* **Extrait du document**
○ ○ ○ ○ ○ ○ ○
Pascal Lissouba est né en 1931, dans un petit village de la forêt équatoriale de ce qui s’appelait encore le Moyen-Congo, à l’extrémité sud du massif du Chaillu. Ses deux grands-pères – hommes libres et rebelles – sont activement impliqués dans l’opposition au nouveau pouvoir colonial : son grand-père paternel, Kounda, a été assassiné par un milicien devant son fils, Albert Lissouba, ou « papa Albert », le futur père de Pascal Lissouba.
Son grand-père maternel, Mouboungoulou, refuse tout contact, toute interaction avec l’envahisseur, y compris et surtout dans l’éducation de ses enfants. Mon grand-père, « papa Albert », comprend lui l’importance de l’éducation dans ce nouveau monde. Afin d’envoyer mon père à l’école, il s’oppose aux Anciens et il quitte le village de Tsinguidi pour gagner le chef-lieu de la région, Dolisie.
C’est grâce à ce premier acte que son fils, Pascal, est devenu « le professeur Pascal Lissouba ». D’abord bachelier à Nice, puis ingénieur agronome à Tunis et, enfin, à Paris-Sorbonne, Docteur es sciences naturelles et diplômé en génétique – une toute nouvelle science à l’époque.
Le plus loin possible
Devenu un universitaire studieux et consciencieux, il ne fréquentait pas aussi souvent qu’il aurait voulu les réunions politiques des associations d’étudiants africains en France. Son objectif était clair : réussir et aller le plus loin possible dans ses études pour se mettre au service de son pays.
○ ○ ○ ○ ○ ○ ○
* **Consigne**
Reprenez le récit sur la jeunesse de Pascal Lissouba juste après sa dernière phrase. Vous n'aurez pas besoin des lignes qui viennent ensuite.

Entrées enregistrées
○ ○ ○ ○ ○ ○ ○
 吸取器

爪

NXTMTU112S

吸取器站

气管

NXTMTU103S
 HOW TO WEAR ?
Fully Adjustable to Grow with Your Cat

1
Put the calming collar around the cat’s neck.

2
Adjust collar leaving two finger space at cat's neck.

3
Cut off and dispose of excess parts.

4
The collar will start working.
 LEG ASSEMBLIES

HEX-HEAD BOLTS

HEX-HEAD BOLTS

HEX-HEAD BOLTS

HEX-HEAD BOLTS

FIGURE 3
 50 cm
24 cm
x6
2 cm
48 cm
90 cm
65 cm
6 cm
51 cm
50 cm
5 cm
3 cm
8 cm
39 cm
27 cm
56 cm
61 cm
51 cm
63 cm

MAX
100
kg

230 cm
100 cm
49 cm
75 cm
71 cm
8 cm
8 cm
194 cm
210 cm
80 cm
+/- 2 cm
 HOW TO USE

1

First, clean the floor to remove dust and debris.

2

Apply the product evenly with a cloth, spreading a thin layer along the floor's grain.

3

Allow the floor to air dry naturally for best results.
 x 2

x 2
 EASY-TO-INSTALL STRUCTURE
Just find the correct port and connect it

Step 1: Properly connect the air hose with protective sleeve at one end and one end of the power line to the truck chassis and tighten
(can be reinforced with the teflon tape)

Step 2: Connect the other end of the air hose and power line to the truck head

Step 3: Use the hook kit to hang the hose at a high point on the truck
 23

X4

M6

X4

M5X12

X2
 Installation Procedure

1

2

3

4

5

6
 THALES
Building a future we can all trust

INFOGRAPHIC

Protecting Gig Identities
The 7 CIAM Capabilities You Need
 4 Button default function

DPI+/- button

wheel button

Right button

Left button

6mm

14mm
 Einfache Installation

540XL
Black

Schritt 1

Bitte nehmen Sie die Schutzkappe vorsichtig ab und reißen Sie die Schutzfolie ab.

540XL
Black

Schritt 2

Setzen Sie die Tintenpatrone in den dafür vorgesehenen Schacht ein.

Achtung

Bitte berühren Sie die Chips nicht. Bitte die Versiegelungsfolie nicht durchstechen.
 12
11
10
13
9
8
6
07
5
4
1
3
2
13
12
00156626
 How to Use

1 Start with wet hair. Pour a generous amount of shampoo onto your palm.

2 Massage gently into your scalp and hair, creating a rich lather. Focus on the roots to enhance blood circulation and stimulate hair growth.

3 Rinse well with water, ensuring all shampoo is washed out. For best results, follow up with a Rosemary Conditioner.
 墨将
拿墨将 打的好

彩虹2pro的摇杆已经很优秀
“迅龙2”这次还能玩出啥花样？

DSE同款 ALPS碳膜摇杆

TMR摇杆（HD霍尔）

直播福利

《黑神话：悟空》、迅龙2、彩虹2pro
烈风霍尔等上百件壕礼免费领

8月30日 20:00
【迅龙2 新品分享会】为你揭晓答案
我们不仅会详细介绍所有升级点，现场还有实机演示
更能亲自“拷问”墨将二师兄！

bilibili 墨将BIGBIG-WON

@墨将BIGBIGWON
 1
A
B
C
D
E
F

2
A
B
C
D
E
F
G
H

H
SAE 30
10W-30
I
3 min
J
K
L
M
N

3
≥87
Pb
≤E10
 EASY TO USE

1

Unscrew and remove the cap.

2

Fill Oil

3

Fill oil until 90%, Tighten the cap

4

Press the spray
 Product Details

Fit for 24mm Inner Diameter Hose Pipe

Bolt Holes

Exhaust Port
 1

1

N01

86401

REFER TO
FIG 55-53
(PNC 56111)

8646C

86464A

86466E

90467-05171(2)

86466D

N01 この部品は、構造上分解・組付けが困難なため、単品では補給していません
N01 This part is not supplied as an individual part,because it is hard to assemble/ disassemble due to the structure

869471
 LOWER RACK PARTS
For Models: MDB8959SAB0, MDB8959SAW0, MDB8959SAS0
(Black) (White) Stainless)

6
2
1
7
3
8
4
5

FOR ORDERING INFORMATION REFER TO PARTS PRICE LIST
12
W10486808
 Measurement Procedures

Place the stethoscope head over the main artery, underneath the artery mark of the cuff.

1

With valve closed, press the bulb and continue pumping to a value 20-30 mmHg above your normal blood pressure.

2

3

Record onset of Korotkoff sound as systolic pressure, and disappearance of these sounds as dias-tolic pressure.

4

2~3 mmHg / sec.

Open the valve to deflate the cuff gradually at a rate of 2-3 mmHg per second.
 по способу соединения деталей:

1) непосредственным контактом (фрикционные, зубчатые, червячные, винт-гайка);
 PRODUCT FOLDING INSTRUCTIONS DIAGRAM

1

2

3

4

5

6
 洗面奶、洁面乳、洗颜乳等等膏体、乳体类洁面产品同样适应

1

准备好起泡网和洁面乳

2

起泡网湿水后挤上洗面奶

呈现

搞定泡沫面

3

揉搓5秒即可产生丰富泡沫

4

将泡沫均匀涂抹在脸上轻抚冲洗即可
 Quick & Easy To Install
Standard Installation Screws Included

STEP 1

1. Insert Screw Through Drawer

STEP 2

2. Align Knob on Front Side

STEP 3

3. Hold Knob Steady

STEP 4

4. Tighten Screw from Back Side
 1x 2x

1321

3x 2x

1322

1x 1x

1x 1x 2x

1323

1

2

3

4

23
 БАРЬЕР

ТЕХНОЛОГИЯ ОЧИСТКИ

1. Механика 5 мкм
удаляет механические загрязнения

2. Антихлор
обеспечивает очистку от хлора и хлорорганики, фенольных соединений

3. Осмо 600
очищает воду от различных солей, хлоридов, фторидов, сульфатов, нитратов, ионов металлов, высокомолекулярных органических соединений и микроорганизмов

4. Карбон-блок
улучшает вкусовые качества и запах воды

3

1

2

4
○ ○ ○ ○ ○ ○ ○
* **Corrigé**
Avec sa première épouse, Annette et leurs trois premières filles, Pascal Lissouba rentre au Congo en 1961, un an après la déclaration d’indépendance. Il est aussitôt nommé à la direction des services agricoles. Il a trente ans.
Il est exigeant, il déteste la médiocrité. On l’accuse d’arrogance et d’élitisme
Oui, Pascal Lissouba est fier du chemin parcouru ! Il est l’un des premiers docteur es sciences de l’Afrique, il est exigeant, il déteste la médiocrité. Il déplore l’engagement de la jeunesse congolaise dans l’armée. À la politisation croissante des jeunes, il aurait préféré qu’ils s’impliquent, tout comme lui, dans des études techniques et scientifiques. On l’accuse d’arrogance et d’élitisme.
Alors qu’il fait un séjour en Europe, la révolution de 1963 éclate. Frustré de n’avoir pu être présent, plus jamais il ne repartira pendant les vacances universitaires. Dorénavant, il passera ses congés, à sillonner les régions du sud-Congo, dialoguant aussi bien avec les paysans qu’avec les anciens mais aussi avec les quelques propriétaires français restés au Congo.
Rude époque
Ces échanges sont pour lui fondamentaux, ils enrichiront et compléteront son programme politique. Cette même année, Pascal Lissouba est d’abord nommé ministre de l’Agriculture et des Eaux et Forêts puis Premier ministre du nouveau gouvernement de Massemba-Débat.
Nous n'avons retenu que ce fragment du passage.